▶ **Page text**:
For to those who saw her countenance she was a beautiful daffodil and to those who saw her deep within she was a fallen Narcissus.
Though KS Ravikumar mayn’t have been aware of the psychology behind Narcissistic Personality Disorder, he sketched one of the most complex characters who would redefine feminine antagonism in Tamil cinema and rightly casted Ramya Krishnan who’s impersonation of the same was perfection personified. Before being called Rajamadha, the actress for almost 15 yrs was fondly called Neelambari.
Neelambari; a girl who was idealised and pedestalled from her childhood, feared and worshipped by those around; it is but a natural phenomenon that as a woman she’d end up being the narcissist that she was. Being habituated to have her own way, Neelambari hardly faced any resistance in fulfilling her desires. Misled that fear equates love and respect, she commanded authority in all, except Padayappa. It was this lack of intrigue that Padayappa demonstrated that made him an interesting task for Neelambari. This is a common human response though; most of the time we’re attracted to people who prove us wrong or break the stereotype. It’s that sudden sweet tinge of adrenaline that make us take the second glance and most often, from then on, we fall prey to love.
If Neelambari had been well brought she may have had a chance with Padayappa. For it was her arrogance that seemed to him unlike a woman’s.
Padayappa rejected Neelambari’s pompous proposal and countered that he wished to marry a lady, not her. In the subsequent scene, even amidst her rage, one can see that she’s fallen vulnerable to Padayappa.
There’s this perk about vulnerability; it's not a safe place to be and yet it is the very foundation of love. You allow that one person to see your soul naked and unguarded and still hope to feel secure. You hand them all the weapons to destroy you and hope they’d use it to guard you. It’s this sweet paradox a narcissist wouldn’t contemplate. To fall prey to love? To empty yourself to feel complete? That’s too much to ask from a self-absorbed person. And even Neelambari with all her surreptitious attempts tried only to infuse fright in Padayappa rather than love. When he was permanently out of her charm after his marital union with Vasundra, she upgraded herself from a narcissistic sadist to a masochistic sociopath who’d punish herself in solitude for almost 18 yrs. She wouldn’t let anyone mock her failure, so she decides to mock herself by watching the same video, again and again.
We end up, at times, in this loop of ego where we play everyone’s flaws, again and again, forgetting our own. Neelambari stealthy conspiring against her lost love in seclusion was but paving her own path to complete moral destruction.

▶ **Record set**:

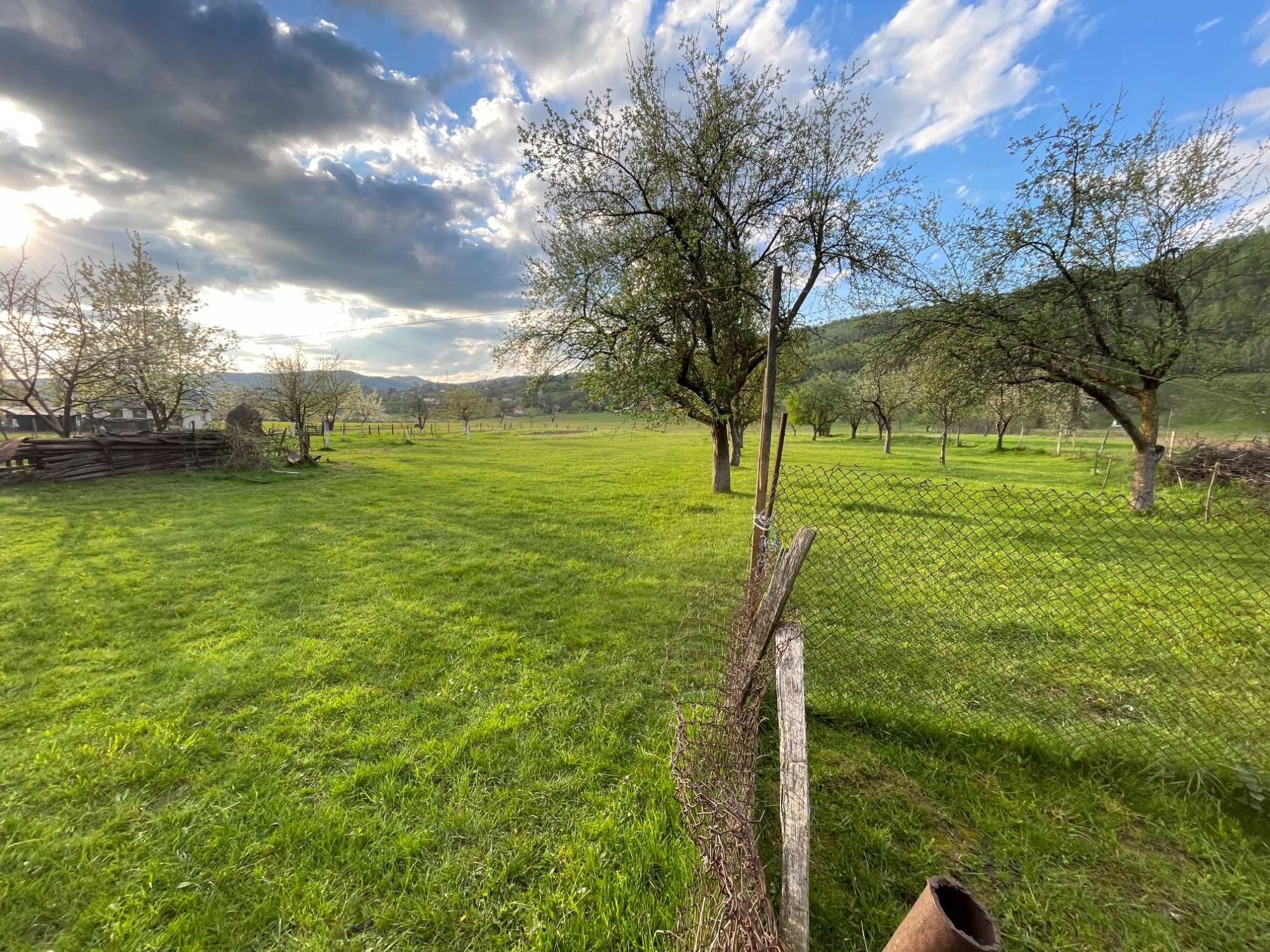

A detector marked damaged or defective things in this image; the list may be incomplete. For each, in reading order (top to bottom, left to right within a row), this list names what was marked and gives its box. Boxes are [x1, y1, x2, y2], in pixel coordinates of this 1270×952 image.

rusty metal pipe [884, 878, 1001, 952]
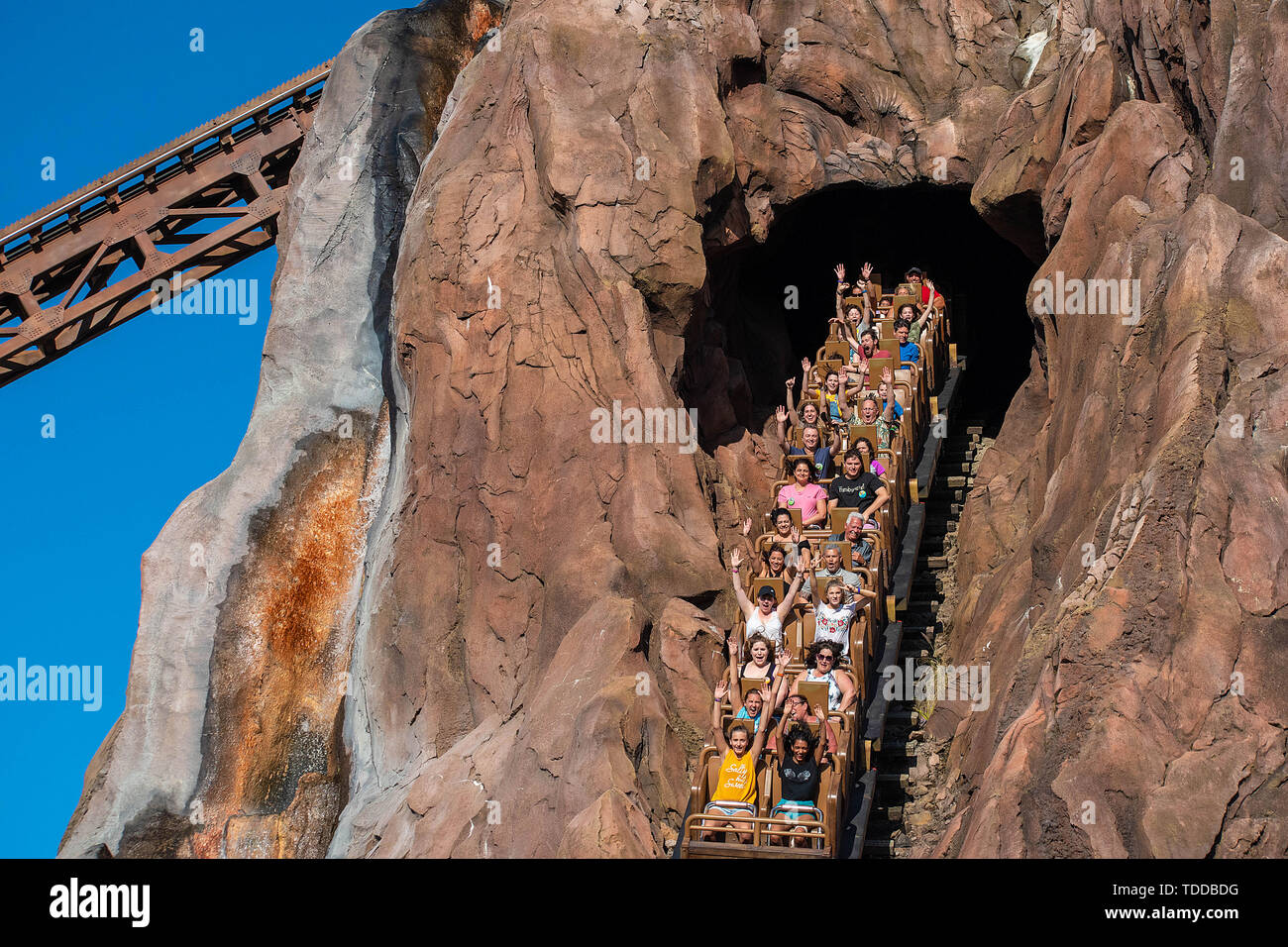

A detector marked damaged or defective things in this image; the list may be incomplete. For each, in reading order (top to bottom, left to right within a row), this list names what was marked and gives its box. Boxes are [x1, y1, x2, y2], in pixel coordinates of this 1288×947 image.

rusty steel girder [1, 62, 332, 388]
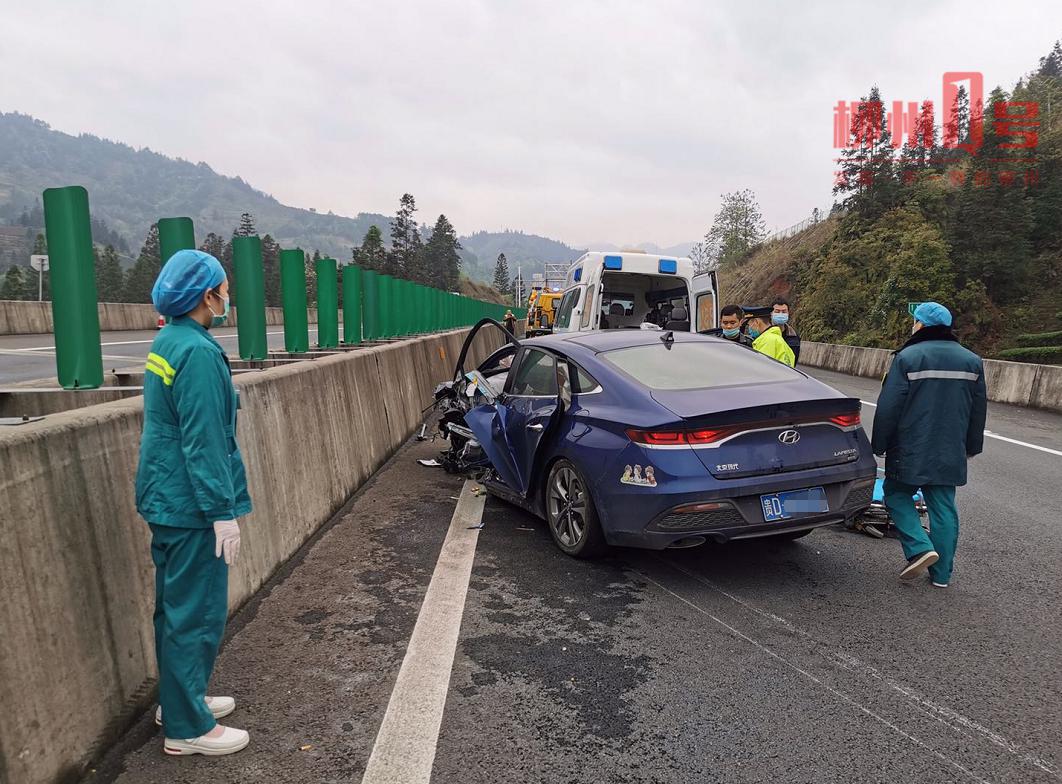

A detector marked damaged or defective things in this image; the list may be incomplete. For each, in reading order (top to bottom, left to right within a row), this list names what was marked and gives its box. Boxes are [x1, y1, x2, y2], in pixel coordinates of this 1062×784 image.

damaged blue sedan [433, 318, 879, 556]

▶ **Required work**:
(a) In the piece about Neelambari, for how long does she punish herself in solitude after Padayappa marries Vasundra?
(b) Carry the piece about Neelambari on from its last sentence, writing the next part in the same style.

▶ **Task-by-task outputs**:
(a) Almost 18 years.

(b)
In a parallel universe, hypothetically, if Padayappa did fall in love with the spoilt young Neelambari and chose her over the well mannered Vasundra ( much like Balu falling in love with the arrogant Sumathi rather than the gentle Sulokshana in “Thambiku endha ooru” ), it may have turned the tables for Neelambari. With Padayappa’s true love and honest virtue, she may have learned to rid her ego and cultivate a gentler self. With constant love and embrace, she would’ve mellowed down and trusted Padayappa with all her vulnerabilities. Her short-sighted perception may have changed and she would have seen the world beyond herself. But then again if that be so, she would’ve just been another Sumathi or Vasundra, admired and forgotten.
Neelambari after 18 years of isolation loses the last speck of conscience she had and becomes a full-on psychopath who though plotting Padayappa’s destruction was actually heading towards her own. Her conniving disguise as the benevolent aunt for the rest of the film was only a ravaging start for her eerily tragic end.
Neelambari, the ruthless beauty, remained a shrew untamed even in death. The incorrigible Narcissus wouldn't be conquered by anyone unto her end. To perish at her own armour was better than to live in the mercy of another. So she decides to end her life in the famous final act with an oath to avenge in another life.
Sometimes, tragedy overwhelms happiness. Neelambari was that tragedy perfectly stitched to remain unfit for Padayappa’s happiness.
But why reflect Neelambari after 20 yrs?
Because it is the same seed that gives good and bad.
It is the same seed that gives Narcissus and Daffodils.
Don't let your Narcissus overwhelm your dancing Daffodils.
For even Lucifer was once an Archangel.